Ven a sentarte conmigo, Lidia...
Ven a sentarte conmigo, Lidia, a la orilla del río.
Sosegadamente contemplemos su curso y aprendamos
que la vida pasa, y no tenemos las manos enlazadas.
(Enlacemos las manos.)
Después pensemos, niños adultos, que la vida
pasa y no se queda, nada deja y nunca regresa,
va hacia un mar lejano, junto al Hado,
más lejos que los dioses.
Desenlacemos las manos, pues no vale la pena que nos
cansemos,
Tanto si gozamos como si no, pasamos como el río.

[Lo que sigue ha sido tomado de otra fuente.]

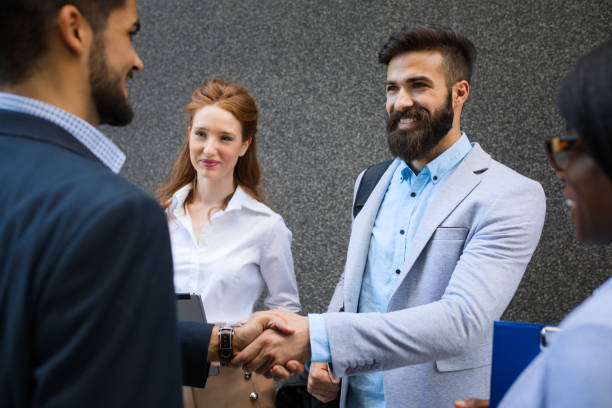 istock Two businessmen strengthening partnerships with a hand shake. 691905826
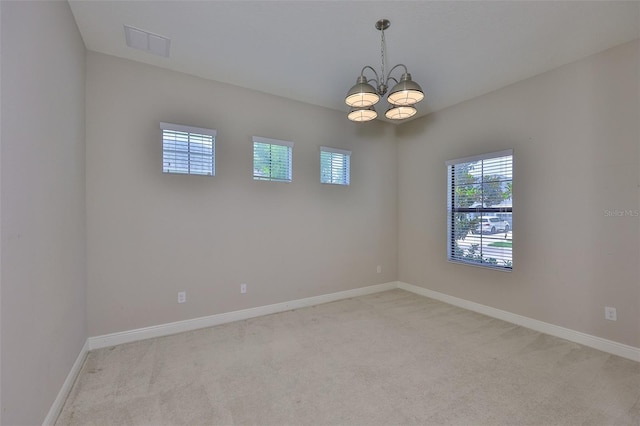 spare room with a chandelier, light carpet, and baseboards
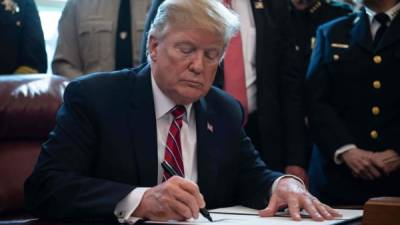 Trump se declaró 'orgulloso' del veto, que exhibió tras firmarlo. AFP.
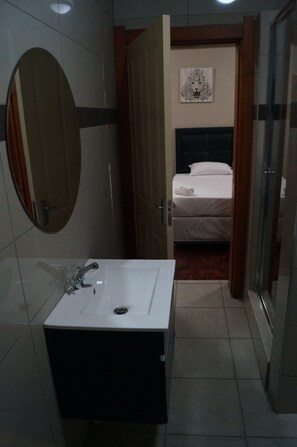 A bathroom with a white sink, a mirror, and a bed visible through an open door.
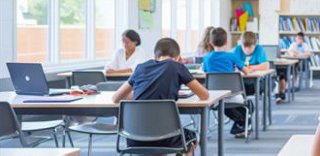students work at classroom tables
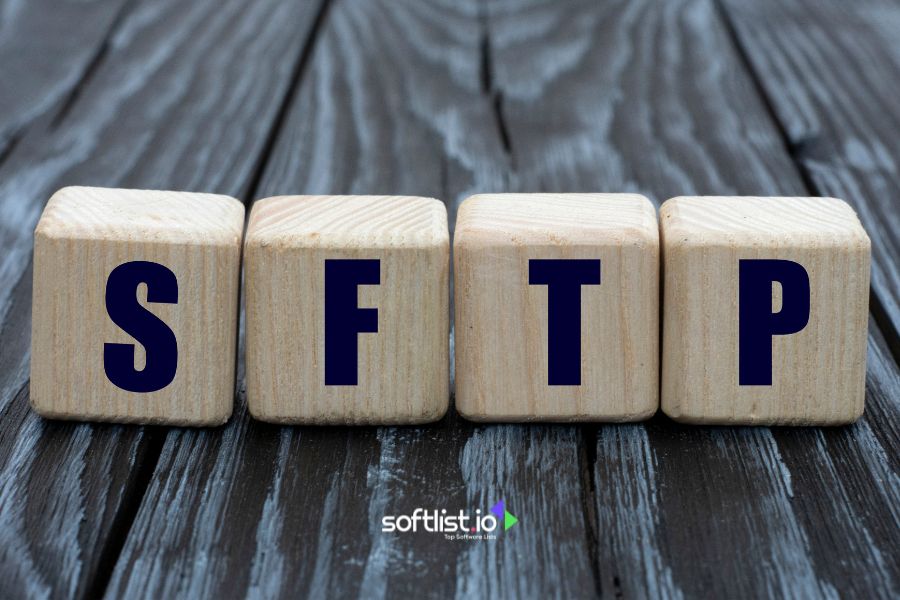 Wooden blocks spelling SFTP on a wooden surface.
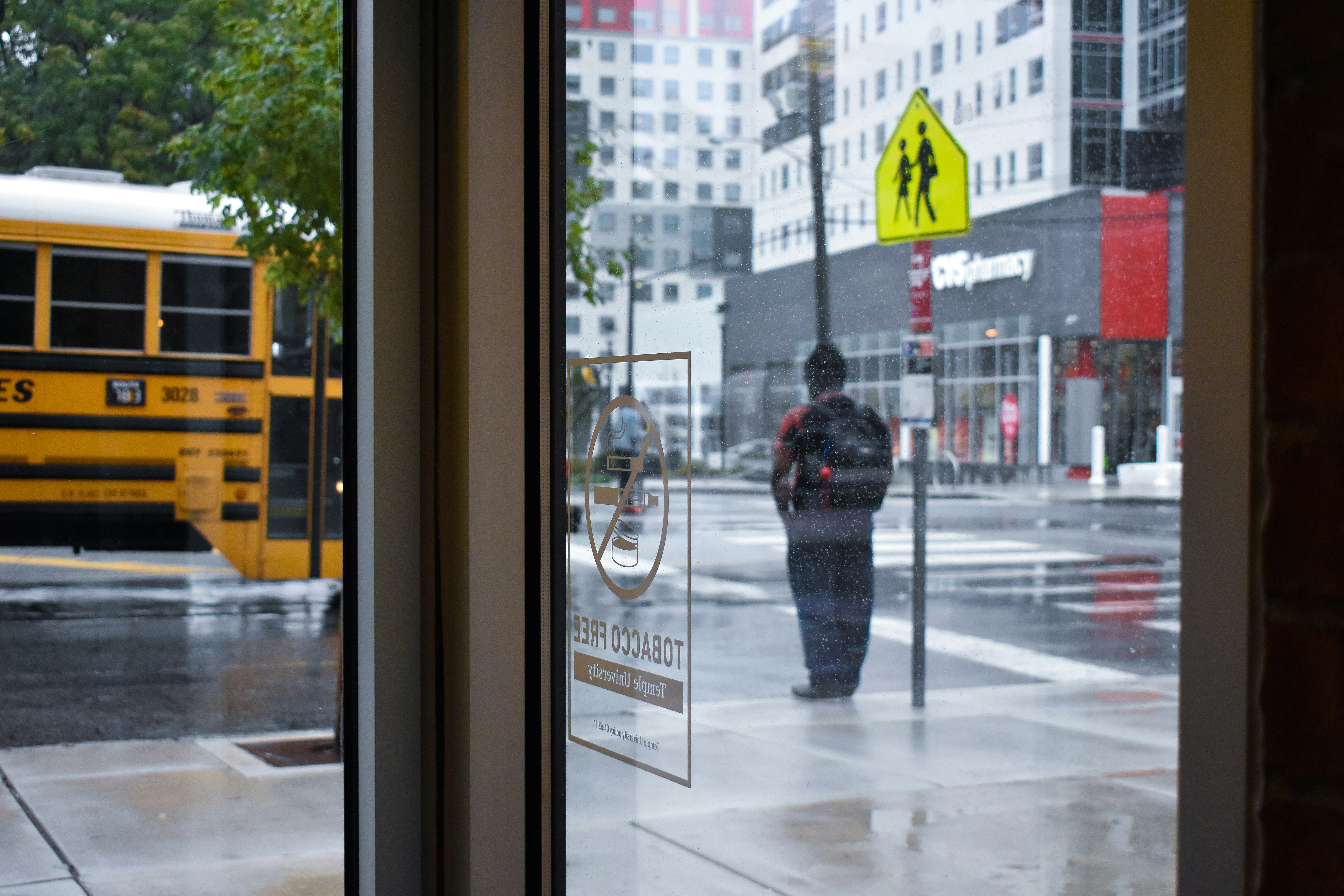 person in black jacket standing in front of glass window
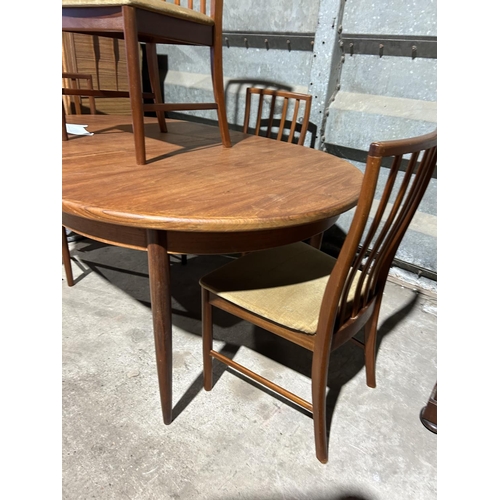 265 - A mid century oval g plan teak extending table with four chairs together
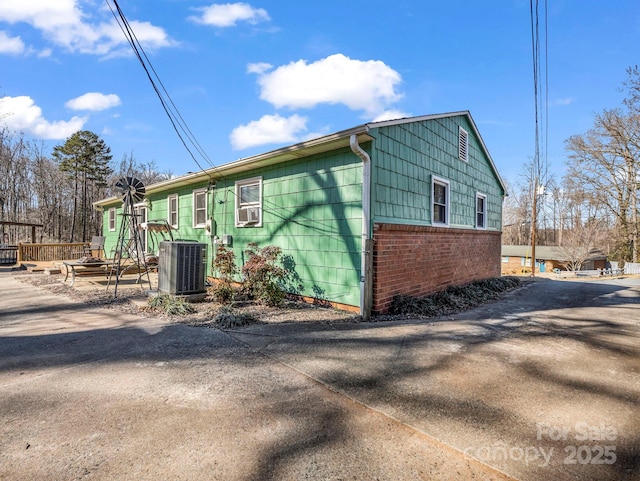 view of property exterior featuring central AC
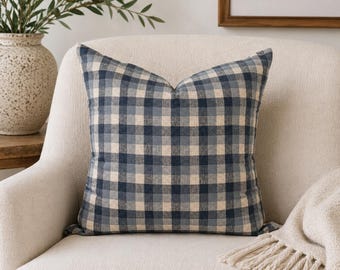Peut inclure: Un coussin carré décoratif avec un motif à carreaux bleu et beige. Le coussin est placé sur un fauteuil crème. Le coussin a un aspect doux et texturé, suggérant confort et style. C'est un article de décoration intérieure.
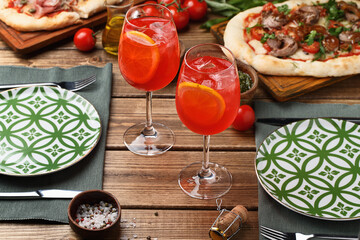 Two glasses of Aperol spritz cocktail on wooden table, served with tableware and pizza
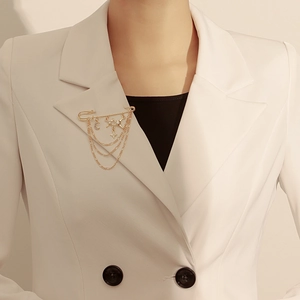 Détail d'une broche vintage étoile et lune à pompons sur un blazer blanc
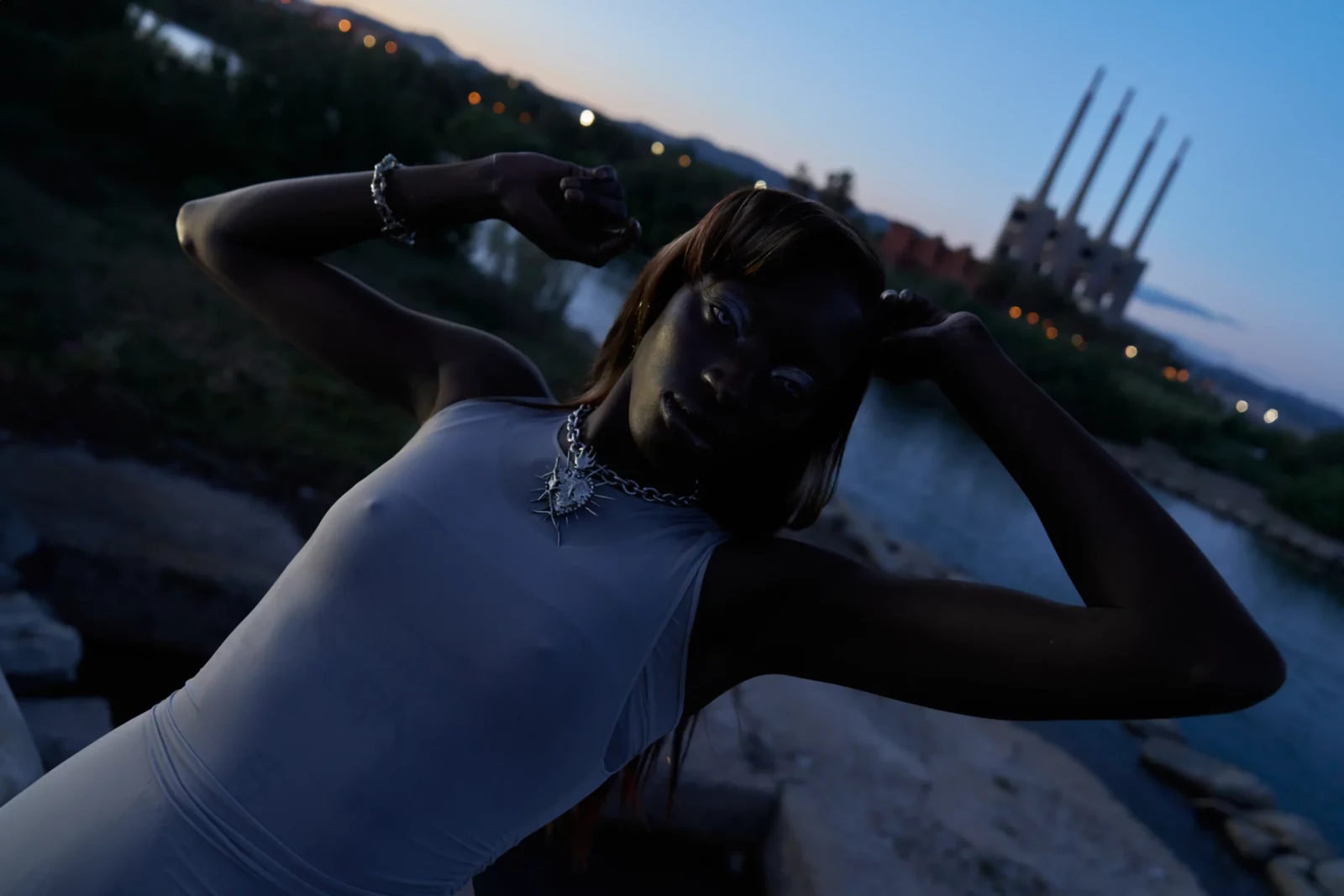 Tilted close-up of a model in a pale blue dress touching her head against a twilight waterfront.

Vale más saber pasar en silencio
y sin desasosiegos grandes.
Sin amores, ni odios, ni pasiones que levantan la voz,
ni envidias que dan demasiado movimiento a los ojos,
ni cuidados, porque si los tuviese el río siempre correría,
y siempre iría a dar al mar.
Amémonos tranquilamente, pensando que podríamos,
si quisiéramos, cambiar besos y abrazos y caricias,
pero que más vale estar sentados el uno junto al otro
oyendo correr el río y viéndolo.
Cojamos flores, cógelas tú y déjalas
en tu pecho, y que su perfume suavice el momento,
este momento en que sosegadamente no creemos en nada,
paganos inocentes de la decadencia.
Al menos, si fuera sombra antes, te acordarías de mí después,
sin que mi recuerdo te queme o te hiera o te mueva,
porque nunca enlazamos las manos, ni nos besamos,
ni fuimos más que niños.
Y si antes que yo llevas el óbolo al barquero sombrío,
yo nada tendré que sufrir al recordarte.
Suave me serás a la memoria recordándote así —junto al río,
pagana triste y con flores en el regazo.